Une méthode simple :
Les fichiers de rémunération contiennent vite des données personnelles dès qu'une personne est identifiée ou identifiable [6]. Limitez donc les accès, travaillez sur des données agrégées quand c'est possible et gardez une finalité claire pour chaque fichier.
Le bon réflexe
Ajoutez une colonne "preuve disponible" à votre suivi. Une fourchette validée, une catégorie d'emploi, une règle d'augmentation ou une correction d'écart devient plus simple à expliquer quand la trace est accessible, datée et comprise par les personnes qui l'utilisent.
Avant de partager le suivi, vérifiez aussi qui peut accéder aux informations, qui modifie les données et qui répond aux questions internes. Si vos fichiers comportent déjà des primes, des variables ou des extractions paie, un tableau des variables de paie peut aider à fiabiliser les montants avant d'analyser les écarts.
Une checklist lance le mouvement. Le pilotage commence quand l'entreprise doit suivre les mêmes informations plusieurs fois : données de rémunération, catégories d'emplois, décisions d'augmentation, entretiens, compétences, actions correctives et demandes internes.
Un logiciel RH adapté à la transparence salariale comme Eurécia peut aider à centraliser les données, rendre les écarts visibles, documenter les décisions et donner aux RH une vue plus claire des actions à mener.
Utilisez la checklist pour poser le premier diagnostic, puis structurez le pilotage si le sujet demande un suivi régulier entre RH, managers, paie et direction.
Je découvre le module transparence salariale
La directive prévoit plusieurs niveaux d'obligations. Les mesures liées au recrutement et aux critères de rémunération concernent largement les employeurs, tandis que les obligations de reporting suivent des seuils d'effectif et des échéances propres [1]. En France, l'Index de l'égalité professionnelle concerne déjà les entreprises et UES d'au moins 50 salariés [2].
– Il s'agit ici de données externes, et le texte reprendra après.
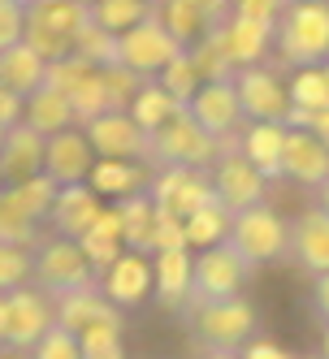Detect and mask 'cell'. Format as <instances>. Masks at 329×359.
Returning <instances> with one entry per match:
<instances>
[{"label":"cell","mask_w":329,"mask_h":359,"mask_svg":"<svg viewBox=\"0 0 329 359\" xmlns=\"http://www.w3.org/2000/svg\"><path fill=\"white\" fill-rule=\"evenodd\" d=\"M178 316L187 320L191 338L199 346H213V351H243V342H251L260 333V312L247 294L187 303Z\"/></svg>","instance_id":"6da1fadb"},{"label":"cell","mask_w":329,"mask_h":359,"mask_svg":"<svg viewBox=\"0 0 329 359\" xmlns=\"http://www.w3.org/2000/svg\"><path fill=\"white\" fill-rule=\"evenodd\" d=\"M273 53L282 65H325L329 57V5L325 0H290L273 22Z\"/></svg>","instance_id":"7a4b0ae2"},{"label":"cell","mask_w":329,"mask_h":359,"mask_svg":"<svg viewBox=\"0 0 329 359\" xmlns=\"http://www.w3.org/2000/svg\"><path fill=\"white\" fill-rule=\"evenodd\" d=\"M87 27L83 0H35L22 9V43H31L43 61L69 57Z\"/></svg>","instance_id":"3957f363"},{"label":"cell","mask_w":329,"mask_h":359,"mask_svg":"<svg viewBox=\"0 0 329 359\" xmlns=\"http://www.w3.org/2000/svg\"><path fill=\"white\" fill-rule=\"evenodd\" d=\"M225 147L234 143H221L213 139L204 126H195V117L187 109H178L165 126L147 135V165L152 169H165V165H191V169H208Z\"/></svg>","instance_id":"277c9868"},{"label":"cell","mask_w":329,"mask_h":359,"mask_svg":"<svg viewBox=\"0 0 329 359\" xmlns=\"http://www.w3.org/2000/svg\"><path fill=\"white\" fill-rule=\"evenodd\" d=\"M286 238H290V221L277 212L269 199L234 212L230 217V234H225V243H230L247 264H256V269L282 260V255H286Z\"/></svg>","instance_id":"5b68a950"},{"label":"cell","mask_w":329,"mask_h":359,"mask_svg":"<svg viewBox=\"0 0 329 359\" xmlns=\"http://www.w3.org/2000/svg\"><path fill=\"white\" fill-rule=\"evenodd\" d=\"M178 53H187V48L161 27L156 13H147V18L135 22V27H126L121 35H113V61L126 65L135 79H156Z\"/></svg>","instance_id":"8992f818"},{"label":"cell","mask_w":329,"mask_h":359,"mask_svg":"<svg viewBox=\"0 0 329 359\" xmlns=\"http://www.w3.org/2000/svg\"><path fill=\"white\" fill-rule=\"evenodd\" d=\"M87 281H95V269L87 264L83 247L74 238H43L31 247V286H39L43 294H65L74 286H87Z\"/></svg>","instance_id":"52a82bcc"},{"label":"cell","mask_w":329,"mask_h":359,"mask_svg":"<svg viewBox=\"0 0 329 359\" xmlns=\"http://www.w3.org/2000/svg\"><path fill=\"white\" fill-rule=\"evenodd\" d=\"M251 273H256V264H247L230 243L199 247V255H191V299L187 303L243 294V286L251 281Z\"/></svg>","instance_id":"ba28073f"},{"label":"cell","mask_w":329,"mask_h":359,"mask_svg":"<svg viewBox=\"0 0 329 359\" xmlns=\"http://www.w3.org/2000/svg\"><path fill=\"white\" fill-rule=\"evenodd\" d=\"M208 182H213V195L230 212H243V208H251V203H260L269 195V177L251 165L239 147H225L221 156L208 165Z\"/></svg>","instance_id":"9c48e42d"},{"label":"cell","mask_w":329,"mask_h":359,"mask_svg":"<svg viewBox=\"0 0 329 359\" xmlns=\"http://www.w3.org/2000/svg\"><path fill=\"white\" fill-rule=\"evenodd\" d=\"M147 195L156 199L161 212L173 217H191L195 208H204L213 199V182H208V169H191V165H165V169H152L147 177Z\"/></svg>","instance_id":"30bf717a"},{"label":"cell","mask_w":329,"mask_h":359,"mask_svg":"<svg viewBox=\"0 0 329 359\" xmlns=\"http://www.w3.org/2000/svg\"><path fill=\"white\" fill-rule=\"evenodd\" d=\"M182 109L195 117V126H204L221 143H234L243 130V109H239V95H234L230 79H199V87L191 91V100Z\"/></svg>","instance_id":"8fae6325"},{"label":"cell","mask_w":329,"mask_h":359,"mask_svg":"<svg viewBox=\"0 0 329 359\" xmlns=\"http://www.w3.org/2000/svg\"><path fill=\"white\" fill-rule=\"evenodd\" d=\"M234 83V95H239V109H243V121H282L290 100H286V83L282 74L269 69L264 61L260 65H243L230 74Z\"/></svg>","instance_id":"7c38bea8"},{"label":"cell","mask_w":329,"mask_h":359,"mask_svg":"<svg viewBox=\"0 0 329 359\" xmlns=\"http://www.w3.org/2000/svg\"><path fill=\"white\" fill-rule=\"evenodd\" d=\"M48 325H57L53 294H43L39 286H31V281L5 294V346L9 351H31V342Z\"/></svg>","instance_id":"4fadbf2b"},{"label":"cell","mask_w":329,"mask_h":359,"mask_svg":"<svg viewBox=\"0 0 329 359\" xmlns=\"http://www.w3.org/2000/svg\"><path fill=\"white\" fill-rule=\"evenodd\" d=\"M83 135L91 143L95 156H113V161H147V135L135 126V117L126 109H109L95 113L91 121H83Z\"/></svg>","instance_id":"5bb4252c"},{"label":"cell","mask_w":329,"mask_h":359,"mask_svg":"<svg viewBox=\"0 0 329 359\" xmlns=\"http://www.w3.org/2000/svg\"><path fill=\"white\" fill-rule=\"evenodd\" d=\"M95 286H100V294H105L113 307H121V312H126V307H139L152 294V255L126 247L109 269L95 273Z\"/></svg>","instance_id":"9a60e30c"},{"label":"cell","mask_w":329,"mask_h":359,"mask_svg":"<svg viewBox=\"0 0 329 359\" xmlns=\"http://www.w3.org/2000/svg\"><path fill=\"white\" fill-rule=\"evenodd\" d=\"M282 177L308 187V191H325L329 182V139L299 130V126H286L282 139Z\"/></svg>","instance_id":"2e32d148"},{"label":"cell","mask_w":329,"mask_h":359,"mask_svg":"<svg viewBox=\"0 0 329 359\" xmlns=\"http://www.w3.org/2000/svg\"><path fill=\"white\" fill-rule=\"evenodd\" d=\"M217 48H221V57L230 61L234 69L243 65H260L269 53H273V27H264V22L256 18H243V13H230L221 22V27L213 31Z\"/></svg>","instance_id":"e0dca14e"},{"label":"cell","mask_w":329,"mask_h":359,"mask_svg":"<svg viewBox=\"0 0 329 359\" xmlns=\"http://www.w3.org/2000/svg\"><path fill=\"white\" fill-rule=\"evenodd\" d=\"M53 316L61 329L69 333H83L91 325H117L121 329V307H113L105 294H100L95 281H87V286H74L65 294H53Z\"/></svg>","instance_id":"ac0fdd59"},{"label":"cell","mask_w":329,"mask_h":359,"mask_svg":"<svg viewBox=\"0 0 329 359\" xmlns=\"http://www.w3.org/2000/svg\"><path fill=\"white\" fill-rule=\"evenodd\" d=\"M286 255H295L299 269L308 277H325L329 273V212H325V203L303 208V217L290 225Z\"/></svg>","instance_id":"d6986e66"},{"label":"cell","mask_w":329,"mask_h":359,"mask_svg":"<svg viewBox=\"0 0 329 359\" xmlns=\"http://www.w3.org/2000/svg\"><path fill=\"white\" fill-rule=\"evenodd\" d=\"M91 161H95V151H91L87 135L74 130V126H65V130H57V135L43 139V173L53 177L57 187L83 182L87 169H91Z\"/></svg>","instance_id":"ffe728a7"},{"label":"cell","mask_w":329,"mask_h":359,"mask_svg":"<svg viewBox=\"0 0 329 359\" xmlns=\"http://www.w3.org/2000/svg\"><path fill=\"white\" fill-rule=\"evenodd\" d=\"M31 173H43V135H35L27 121H13L0 135V182L13 187Z\"/></svg>","instance_id":"44dd1931"},{"label":"cell","mask_w":329,"mask_h":359,"mask_svg":"<svg viewBox=\"0 0 329 359\" xmlns=\"http://www.w3.org/2000/svg\"><path fill=\"white\" fill-rule=\"evenodd\" d=\"M100 203L105 199H100L87 182H65V187H57L48 225H53V234H61V238H83L91 229V221H95V212H100Z\"/></svg>","instance_id":"7402d4cb"},{"label":"cell","mask_w":329,"mask_h":359,"mask_svg":"<svg viewBox=\"0 0 329 359\" xmlns=\"http://www.w3.org/2000/svg\"><path fill=\"white\" fill-rule=\"evenodd\" d=\"M152 294L165 312H182L191 299V251H152Z\"/></svg>","instance_id":"603a6c76"},{"label":"cell","mask_w":329,"mask_h":359,"mask_svg":"<svg viewBox=\"0 0 329 359\" xmlns=\"http://www.w3.org/2000/svg\"><path fill=\"white\" fill-rule=\"evenodd\" d=\"M152 165L147 161H113V156H95L83 182L100 195V199H126L135 191H147Z\"/></svg>","instance_id":"cb8c5ba5"},{"label":"cell","mask_w":329,"mask_h":359,"mask_svg":"<svg viewBox=\"0 0 329 359\" xmlns=\"http://www.w3.org/2000/svg\"><path fill=\"white\" fill-rule=\"evenodd\" d=\"M282 139H286L282 121H247V130H239L234 147L269 177V182H277V177H282Z\"/></svg>","instance_id":"d4e9b609"},{"label":"cell","mask_w":329,"mask_h":359,"mask_svg":"<svg viewBox=\"0 0 329 359\" xmlns=\"http://www.w3.org/2000/svg\"><path fill=\"white\" fill-rule=\"evenodd\" d=\"M22 121L31 126L35 135H57L65 126H74V109H69V95L57 91L53 83H39L31 95H22Z\"/></svg>","instance_id":"484cf974"},{"label":"cell","mask_w":329,"mask_h":359,"mask_svg":"<svg viewBox=\"0 0 329 359\" xmlns=\"http://www.w3.org/2000/svg\"><path fill=\"white\" fill-rule=\"evenodd\" d=\"M83 247V255H87V264L100 273V269H109L117 255L126 251V243H121V217H117V203H100V212H95V221H91V229L83 238H74Z\"/></svg>","instance_id":"4316f807"},{"label":"cell","mask_w":329,"mask_h":359,"mask_svg":"<svg viewBox=\"0 0 329 359\" xmlns=\"http://www.w3.org/2000/svg\"><path fill=\"white\" fill-rule=\"evenodd\" d=\"M43 74H48V61L31 43L18 39L9 48H0V87H9L13 95H31L43 83Z\"/></svg>","instance_id":"83f0119b"},{"label":"cell","mask_w":329,"mask_h":359,"mask_svg":"<svg viewBox=\"0 0 329 359\" xmlns=\"http://www.w3.org/2000/svg\"><path fill=\"white\" fill-rule=\"evenodd\" d=\"M178 109H182V104H178V100H173L156 79H143V83L135 87V95H130V104H126V113L135 117V126H139L143 135H152L156 126H165Z\"/></svg>","instance_id":"f1b7e54d"},{"label":"cell","mask_w":329,"mask_h":359,"mask_svg":"<svg viewBox=\"0 0 329 359\" xmlns=\"http://www.w3.org/2000/svg\"><path fill=\"white\" fill-rule=\"evenodd\" d=\"M117 217H121V243L130 251H147L152 225H156V199L147 191H135V195L117 199Z\"/></svg>","instance_id":"f546056e"},{"label":"cell","mask_w":329,"mask_h":359,"mask_svg":"<svg viewBox=\"0 0 329 359\" xmlns=\"http://www.w3.org/2000/svg\"><path fill=\"white\" fill-rule=\"evenodd\" d=\"M152 13H156V22L182 48H191V43H199V39L208 35V22H204V13L195 9V0H156Z\"/></svg>","instance_id":"4dcf8cb0"},{"label":"cell","mask_w":329,"mask_h":359,"mask_svg":"<svg viewBox=\"0 0 329 359\" xmlns=\"http://www.w3.org/2000/svg\"><path fill=\"white\" fill-rule=\"evenodd\" d=\"M230 208L213 195L204 208H195L191 217H182V234H187V247H213V243H225L230 234Z\"/></svg>","instance_id":"1f68e13d"},{"label":"cell","mask_w":329,"mask_h":359,"mask_svg":"<svg viewBox=\"0 0 329 359\" xmlns=\"http://www.w3.org/2000/svg\"><path fill=\"white\" fill-rule=\"evenodd\" d=\"M147 13H152L147 0H87V22L100 27L105 35H121L126 27H135Z\"/></svg>","instance_id":"d6a6232c"},{"label":"cell","mask_w":329,"mask_h":359,"mask_svg":"<svg viewBox=\"0 0 329 359\" xmlns=\"http://www.w3.org/2000/svg\"><path fill=\"white\" fill-rule=\"evenodd\" d=\"M0 243H9V247H35L39 243V225L18 203L13 187H0Z\"/></svg>","instance_id":"836d02e7"},{"label":"cell","mask_w":329,"mask_h":359,"mask_svg":"<svg viewBox=\"0 0 329 359\" xmlns=\"http://www.w3.org/2000/svg\"><path fill=\"white\" fill-rule=\"evenodd\" d=\"M290 109H329V69L325 65H299L286 83Z\"/></svg>","instance_id":"e575fe53"},{"label":"cell","mask_w":329,"mask_h":359,"mask_svg":"<svg viewBox=\"0 0 329 359\" xmlns=\"http://www.w3.org/2000/svg\"><path fill=\"white\" fill-rule=\"evenodd\" d=\"M13 195H18L22 208H27V217L35 225H43L48 212H53V199H57V182L48 173H31V177H22V182H13Z\"/></svg>","instance_id":"d590c367"},{"label":"cell","mask_w":329,"mask_h":359,"mask_svg":"<svg viewBox=\"0 0 329 359\" xmlns=\"http://www.w3.org/2000/svg\"><path fill=\"white\" fill-rule=\"evenodd\" d=\"M74 338H79V359H126V342L117 325H91Z\"/></svg>","instance_id":"8d00e7d4"},{"label":"cell","mask_w":329,"mask_h":359,"mask_svg":"<svg viewBox=\"0 0 329 359\" xmlns=\"http://www.w3.org/2000/svg\"><path fill=\"white\" fill-rule=\"evenodd\" d=\"M156 83L173 95V100H178V104H187V100H191V91L199 87V69H195V61L187 57V53H178V57H173L161 74H156Z\"/></svg>","instance_id":"74e56055"},{"label":"cell","mask_w":329,"mask_h":359,"mask_svg":"<svg viewBox=\"0 0 329 359\" xmlns=\"http://www.w3.org/2000/svg\"><path fill=\"white\" fill-rule=\"evenodd\" d=\"M31 281V247H9L0 243V294H9Z\"/></svg>","instance_id":"f35d334b"},{"label":"cell","mask_w":329,"mask_h":359,"mask_svg":"<svg viewBox=\"0 0 329 359\" xmlns=\"http://www.w3.org/2000/svg\"><path fill=\"white\" fill-rule=\"evenodd\" d=\"M31 359H79V338L61 325H48L31 342Z\"/></svg>","instance_id":"ab89813d"},{"label":"cell","mask_w":329,"mask_h":359,"mask_svg":"<svg viewBox=\"0 0 329 359\" xmlns=\"http://www.w3.org/2000/svg\"><path fill=\"white\" fill-rule=\"evenodd\" d=\"M187 247V234H182V221L173 212H161L156 208V225H152V238H147V255L152 251H178Z\"/></svg>","instance_id":"60d3db41"},{"label":"cell","mask_w":329,"mask_h":359,"mask_svg":"<svg viewBox=\"0 0 329 359\" xmlns=\"http://www.w3.org/2000/svg\"><path fill=\"white\" fill-rule=\"evenodd\" d=\"M290 0H230V13H243V18H256L264 27H273L277 13H282Z\"/></svg>","instance_id":"b9f144b4"},{"label":"cell","mask_w":329,"mask_h":359,"mask_svg":"<svg viewBox=\"0 0 329 359\" xmlns=\"http://www.w3.org/2000/svg\"><path fill=\"white\" fill-rule=\"evenodd\" d=\"M282 126H299V130H312V135L329 139V109H286Z\"/></svg>","instance_id":"7bdbcfd3"},{"label":"cell","mask_w":329,"mask_h":359,"mask_svg":"<svg viewBox=\"0 0 329 359\" xmlns=\"http://www.w3.org/2000/svg\"><path fill=\"white\" fill-rule=\"evenodd\" d=\"M18 39H22V5L0 0V48H9Z\"/></svg>","instance_id":"ee69618b"},{"label":"cell","mask_w":329,"mask_h":359,"mask_svg":"<svg viewBox=\"0 0 329 359\" xmlns=\"http://www.w3.org/2000/svg\"><path fill=\"white\" fill-rule=\"evenodd\" d=\"M239 359H295L286 346H277V342H269V338H251V342H243V351H239Z\"/></svg>","instance_id":"f6af8a7d"},{"label":"cell","mask_w":329,"mask_h":359,"mask_svg":"<svg viewBox=\"0 0 329 359\" xmlns=\"http://www.w3.org/2000/svg\"><path fill=\"white\" fill-rule=\"evenodd\" d=\"M195 9L204 13V22H208V35L221 27L225 18H230V0H195Z\"/></svg>","instance_id":"bcb514c9"},{"label":"cell","mask_w":329,"mask_h":359,"mask_svg":"<svg viewBox=\"0 0 329 359\" xmlns=\"http://www.w3.org/2000/svg\"><path fill=\"white\" fill-rule=\"evenodd\" d=\"M13 121H22V95H13L9 87H0V130H9Z\"/></svg>","instance_id":"7dc6e473"},{"label":"cell","mask_w":329,"mask_h":359,"mask_svg":"<svg viewBox=\"0 0 329 359\" xmlns=\"http://www.w3.org/2000/svg\"><path fill=\"white\" fill-rule=\"evenodd\" d=\"M199 359H239V351H213V346H204Z\"/></svg>","instance_id":"c3c4849f"},{"label":"cell","mask_w":329,"mask_h":359,"mask_svg":"<svg viewBox=\"0 0 329 359\" xmlns=\"http://www.w3.org/2000/svg\"><path fill=\"white\" fill-rule=\"evenodd\" d=\"M0 346H5V294H0Z\"/></svg>","instance_id":"681fc988"},{"label":"cell","mask_w":329,"mask_h":359,"mask_svg":"<svg viewBox=\"0 0 329 359\" xmlns=\"http://www.w3.org/2000/svg\"><path fill=\"white\" fill-rule=\"evenodd\" d=\"M13 5H22V9H27V5H35V0H13Z\"/></svg>","instance_id":"f907efd6"},{"label":"cell","mask_w":329,"mask_h":359,"mask_svg":"<svg viewBox=\"0 0 329 359\" xmlns=\"http://www.w3.org/2000/svg\"><path fill=\"white\" fill-rule=\"evenodd\" d=\"M147 5H156V0H147Z\"/></svg>","instance_id":"816d5d0a"},{"label":"cell","mask_w":329,"mask_h":359,"mask_svg":"<svg viewBox=\"0 0 329 359\" xmlns=\"http://www.w3.org/2000/svg\"><path fill=\"white\" fill-rule=\"evenodd\" d=\"M312 359H321V355H312Z\"/></svg>","instance_id":"f5cc1de1"},{"label":"cell","mask_w":329,"mask_h":359,"mask_svg":"<svg viewBox=\"0 0 329 359\" xmlns=\"http://www.w3.org/2000/svg\"><path fill=\"white\" fill-rule=\"evenodd\" d=\"M0 135H5V130H0Z\"/></svg>","instance_id":"db71d44e"},{"label":"cell","mask_w":329,"mask_h":359,"mask_svg":"<svg viewBox=\"0 0 329 359\" xmlns=\"http://www.w3.org/2000/svg\"><path fill=\"white\" fill-rule=\"evenodd\" d=\"M0 187H5V182H0Z\"/></svg>","instance_id":"11a10c76"}]
</instances>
La checklist sert à préparer le chantier : données, catégories, processus, preuves, responsables et calendrier. La conformité finale dépendra des textes applicables, de votre effectif, de votre organisation et des arbitrages RH ou juridiques propres à l'entreprise.
La directive prévoit que les candidats reçoivent une information sur la rémunération initiale ou la fourchette de rémunération initiale, sur la base de critères objectifs non sexistes [1]. Le plus utile, côté RH, consiste à préparer les fourchettes avant la publication des offres et à former les recruteurs à les expliquer.
Le droit d'information prévu par la directive porte sur le niveau de rémunération individuel du salarié et sur des niveaux moyens, ventilés par sexe, pour un même travail ou un travail de même valeur [1]. La préparation doit donc distinguer les données individuelles, les données agrégées et les règles d'accès.
Quand plusieurs équipes manipulent les mêmes données, que les catégories changent ou que les demandes se multiplient, un outil dédié devient utile. Il aide à centraliser les informations, documenter les critères et suivre les actions dans la durée.